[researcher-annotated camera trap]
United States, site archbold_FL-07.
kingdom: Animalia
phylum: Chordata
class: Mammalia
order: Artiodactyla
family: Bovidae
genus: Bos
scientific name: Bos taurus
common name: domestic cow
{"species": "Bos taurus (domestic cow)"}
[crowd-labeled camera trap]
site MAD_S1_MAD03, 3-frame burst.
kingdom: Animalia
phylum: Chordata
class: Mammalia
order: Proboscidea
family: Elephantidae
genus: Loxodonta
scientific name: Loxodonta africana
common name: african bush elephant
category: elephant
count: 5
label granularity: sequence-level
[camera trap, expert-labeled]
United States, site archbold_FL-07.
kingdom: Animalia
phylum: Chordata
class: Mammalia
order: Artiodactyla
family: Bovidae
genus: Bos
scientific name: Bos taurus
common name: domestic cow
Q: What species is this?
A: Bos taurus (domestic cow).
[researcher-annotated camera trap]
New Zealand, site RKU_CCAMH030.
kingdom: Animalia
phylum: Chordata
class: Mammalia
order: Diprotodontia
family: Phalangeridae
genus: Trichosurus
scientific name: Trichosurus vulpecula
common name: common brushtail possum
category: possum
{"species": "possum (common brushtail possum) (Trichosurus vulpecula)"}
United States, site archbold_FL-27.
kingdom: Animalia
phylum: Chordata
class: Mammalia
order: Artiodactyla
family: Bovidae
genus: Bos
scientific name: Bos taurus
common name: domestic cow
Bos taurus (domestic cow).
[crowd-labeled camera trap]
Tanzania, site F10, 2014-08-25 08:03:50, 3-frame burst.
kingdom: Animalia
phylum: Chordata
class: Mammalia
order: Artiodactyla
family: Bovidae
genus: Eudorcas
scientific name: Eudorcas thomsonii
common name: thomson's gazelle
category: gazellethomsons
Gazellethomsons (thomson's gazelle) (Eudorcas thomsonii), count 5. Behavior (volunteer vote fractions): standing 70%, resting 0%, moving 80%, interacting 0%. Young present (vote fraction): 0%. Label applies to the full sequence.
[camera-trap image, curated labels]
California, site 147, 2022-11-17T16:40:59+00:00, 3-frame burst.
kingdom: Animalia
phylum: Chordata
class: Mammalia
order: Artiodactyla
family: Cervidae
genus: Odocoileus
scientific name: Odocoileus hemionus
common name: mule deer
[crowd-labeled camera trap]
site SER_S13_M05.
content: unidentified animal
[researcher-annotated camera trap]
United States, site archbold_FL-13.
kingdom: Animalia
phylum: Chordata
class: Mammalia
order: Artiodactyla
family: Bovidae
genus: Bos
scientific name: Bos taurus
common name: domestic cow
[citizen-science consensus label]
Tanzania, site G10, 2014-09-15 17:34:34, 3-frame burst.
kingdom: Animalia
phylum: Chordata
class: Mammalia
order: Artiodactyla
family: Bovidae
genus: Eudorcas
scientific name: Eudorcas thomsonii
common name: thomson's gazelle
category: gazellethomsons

• • • • •

EXERCISE REQUIREMENTS :: When a line of the data holds the string "burst", pick it out and copy it.

RESULT FOR THIS TASK ::
site MAD_S1_MAD03, 3-frame burst.
Tanzania, site F10, 2014-08-25 08:03:50, 3-frame burst.
California, site 147, 2022-11-17T16:40:59+00:00, 3-frame burst.
Tanzania, site G10, 2014-09-15 17:34:34, 3-frame burst.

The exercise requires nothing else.